Task
Please reproduce every line of the material below except the pictures, scaling each coordinate in the answers by 0.85 and rounding it to a whole number, with halves rounded up. Leave all other lines unchanged, including the requests and the coordinates within them.

Records to use
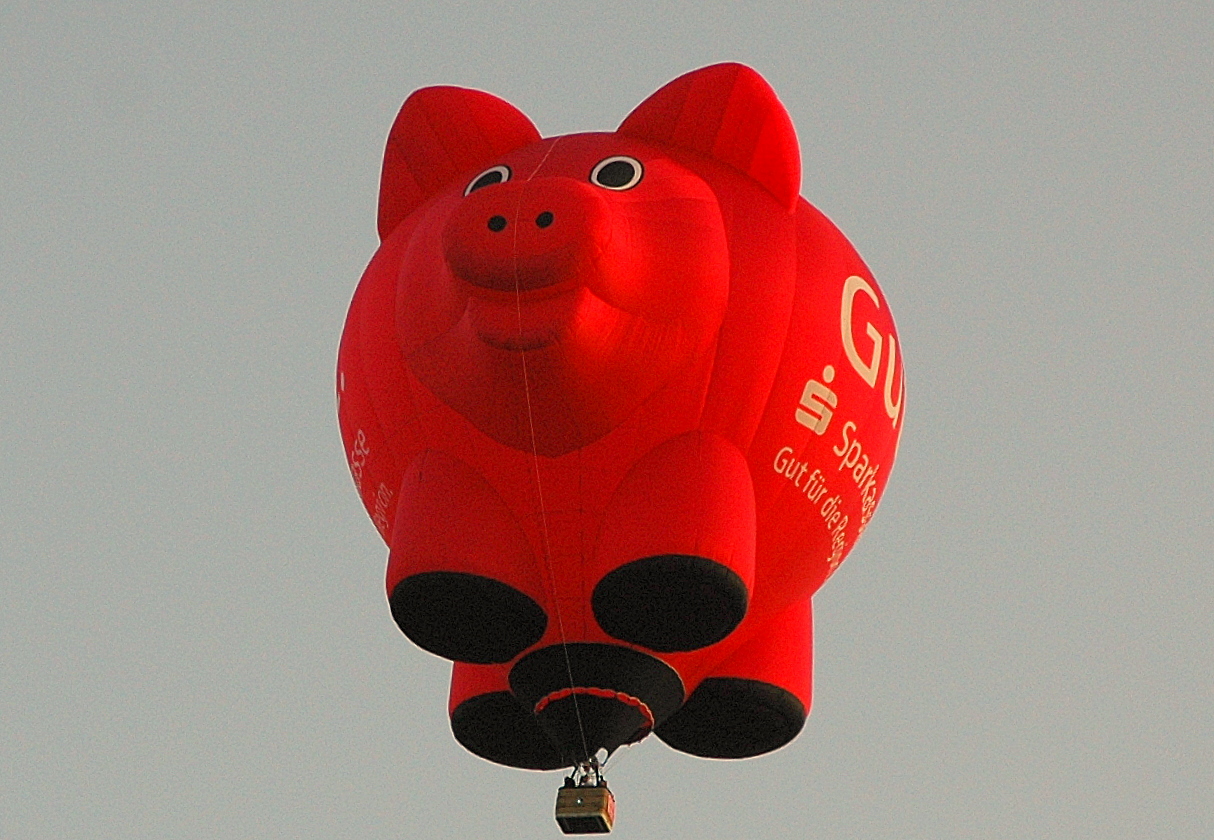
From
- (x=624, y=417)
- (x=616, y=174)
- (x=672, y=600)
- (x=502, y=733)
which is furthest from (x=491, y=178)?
(x=502, y=733)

Exercise answer
From
- (x=624, y=417)
- (x=616, y=174)
- (x=672, y=600)
- (x=502, y=733)
which is furthest from (x=491, y=178)?
(x=427, y=623)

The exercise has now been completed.